À l'appui de cette conclusion, le Tribunal ajoute que le fait que les données contenues étaient dépassées ne permet pas de conclure que, en cas de divulgation du document en cause, les acteurs des marchés financiers auraient considéré également comme dépassés et donc sans valeur les hypothèses et points de vue des membres du personnel de la BCE contenus dans ce document. En effet, s’il est vrai que les acteurs des marchés sont des professionnels habitués à travailler avec ce type de documents, il n’en demeure pas moins qu’ils considèrent les hypothèses et points de vue provenant de la BCE comme étant particulièrement importants et fiables pour effectuer une évaluation du marché financier. Il ne saurait donc raisonnablement être exclu que celles-ci auraient été considérées comme encore valables. Dès lors, une éventuelle précision de la BCE sur la version divulguée de ce document, indiquant que ces informations n’étaient plus actuelles, n’aurait pas pu empêcher que sa divulgation induise en erreur le public et les acteurs des marchés financiers, en particulier sur la situation relative au déficit public et à la dette publique telle qu’évaluée par la BCE. Une telle erreur aurait pu avoir des conséquences négatives sur l’accès, notamment de la Grèce, aux marchés financiers, et aurait donc pu affecter la conduite effective de la politique économique de la Grèce et de l’Union.

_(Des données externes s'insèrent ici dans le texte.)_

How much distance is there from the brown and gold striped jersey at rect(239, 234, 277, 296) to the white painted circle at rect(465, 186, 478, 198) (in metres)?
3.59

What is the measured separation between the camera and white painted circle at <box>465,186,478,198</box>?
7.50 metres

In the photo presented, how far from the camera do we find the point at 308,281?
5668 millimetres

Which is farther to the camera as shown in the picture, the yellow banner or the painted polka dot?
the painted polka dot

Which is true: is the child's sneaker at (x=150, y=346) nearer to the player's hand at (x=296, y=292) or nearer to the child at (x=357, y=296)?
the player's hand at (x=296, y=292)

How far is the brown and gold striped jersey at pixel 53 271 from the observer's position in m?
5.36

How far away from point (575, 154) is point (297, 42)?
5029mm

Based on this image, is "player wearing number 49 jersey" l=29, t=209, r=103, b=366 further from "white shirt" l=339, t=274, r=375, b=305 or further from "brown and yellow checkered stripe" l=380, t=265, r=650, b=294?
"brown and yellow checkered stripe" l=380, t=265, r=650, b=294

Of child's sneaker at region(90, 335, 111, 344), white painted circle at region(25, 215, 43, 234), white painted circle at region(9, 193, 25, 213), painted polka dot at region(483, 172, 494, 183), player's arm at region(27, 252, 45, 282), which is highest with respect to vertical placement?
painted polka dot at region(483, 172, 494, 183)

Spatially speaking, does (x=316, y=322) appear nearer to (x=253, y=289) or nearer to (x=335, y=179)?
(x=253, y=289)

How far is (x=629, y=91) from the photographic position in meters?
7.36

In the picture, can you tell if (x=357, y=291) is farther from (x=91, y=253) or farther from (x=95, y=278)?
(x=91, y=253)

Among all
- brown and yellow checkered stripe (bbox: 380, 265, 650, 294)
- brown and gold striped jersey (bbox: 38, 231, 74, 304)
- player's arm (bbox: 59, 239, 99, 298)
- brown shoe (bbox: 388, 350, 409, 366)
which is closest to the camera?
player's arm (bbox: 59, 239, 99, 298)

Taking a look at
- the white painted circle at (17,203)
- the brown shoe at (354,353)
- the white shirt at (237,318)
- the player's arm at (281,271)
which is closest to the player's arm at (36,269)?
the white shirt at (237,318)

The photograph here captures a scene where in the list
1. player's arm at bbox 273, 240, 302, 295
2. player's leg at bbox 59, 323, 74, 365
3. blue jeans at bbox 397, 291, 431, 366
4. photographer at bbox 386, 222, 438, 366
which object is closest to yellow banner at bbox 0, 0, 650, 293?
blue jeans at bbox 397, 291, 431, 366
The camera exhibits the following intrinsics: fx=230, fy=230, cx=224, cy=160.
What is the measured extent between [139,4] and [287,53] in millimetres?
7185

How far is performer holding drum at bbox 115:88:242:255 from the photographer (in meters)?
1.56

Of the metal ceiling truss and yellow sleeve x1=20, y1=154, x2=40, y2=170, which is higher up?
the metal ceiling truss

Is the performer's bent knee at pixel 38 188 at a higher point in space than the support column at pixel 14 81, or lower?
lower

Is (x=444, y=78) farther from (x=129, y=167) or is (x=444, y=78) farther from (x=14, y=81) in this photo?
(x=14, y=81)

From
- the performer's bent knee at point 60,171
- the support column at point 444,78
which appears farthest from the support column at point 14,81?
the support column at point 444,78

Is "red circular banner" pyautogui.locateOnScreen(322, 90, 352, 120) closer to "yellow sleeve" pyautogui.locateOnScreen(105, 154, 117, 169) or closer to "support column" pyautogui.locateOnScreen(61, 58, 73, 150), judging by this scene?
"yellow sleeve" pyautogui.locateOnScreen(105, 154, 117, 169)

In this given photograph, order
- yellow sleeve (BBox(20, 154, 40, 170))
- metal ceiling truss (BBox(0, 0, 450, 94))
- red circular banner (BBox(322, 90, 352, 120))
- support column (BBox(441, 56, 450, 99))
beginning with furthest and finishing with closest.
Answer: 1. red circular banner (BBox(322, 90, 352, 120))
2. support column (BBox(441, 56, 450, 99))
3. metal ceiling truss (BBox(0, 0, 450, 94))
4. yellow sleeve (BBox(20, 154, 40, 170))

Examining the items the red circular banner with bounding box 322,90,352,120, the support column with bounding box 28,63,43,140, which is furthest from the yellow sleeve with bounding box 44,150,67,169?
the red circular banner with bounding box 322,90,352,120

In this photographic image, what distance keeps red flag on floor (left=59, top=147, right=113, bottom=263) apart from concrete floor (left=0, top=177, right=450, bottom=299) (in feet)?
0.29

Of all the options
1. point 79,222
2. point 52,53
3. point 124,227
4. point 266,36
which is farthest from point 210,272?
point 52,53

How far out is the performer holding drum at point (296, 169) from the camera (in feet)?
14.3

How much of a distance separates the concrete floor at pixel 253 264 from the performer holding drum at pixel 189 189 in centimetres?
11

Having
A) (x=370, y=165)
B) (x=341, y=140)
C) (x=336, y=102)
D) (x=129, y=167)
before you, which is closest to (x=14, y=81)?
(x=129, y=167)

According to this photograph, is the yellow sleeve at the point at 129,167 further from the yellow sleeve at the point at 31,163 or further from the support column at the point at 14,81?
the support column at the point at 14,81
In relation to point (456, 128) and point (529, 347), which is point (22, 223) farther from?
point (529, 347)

Le second document incluait, en substance, l’arrière-plan de la transaction "Titlos" ainsi que l'analyse des membres du personnel de la BCE concernant la structure financière de cette transaction et de l’existence éventuelle de transactions analogues réalisées par d'autres États membres. Dans ce cadre, la BCE avait examiné la manière dont la Grèce avait utilisé des échanges hors marché et les conséquences de ces échanges pour les risques existants.

Le contenu de ce document étant étroitement lié à celui du premier document, le Tribunal juge que, pour les mêmes raisons, l'appréciation de la BCE selon laquelle sa divulgation porterait atteinte à la politique économique de l'Union et de la Grèce n'est pas entachée d’erreur manifeste.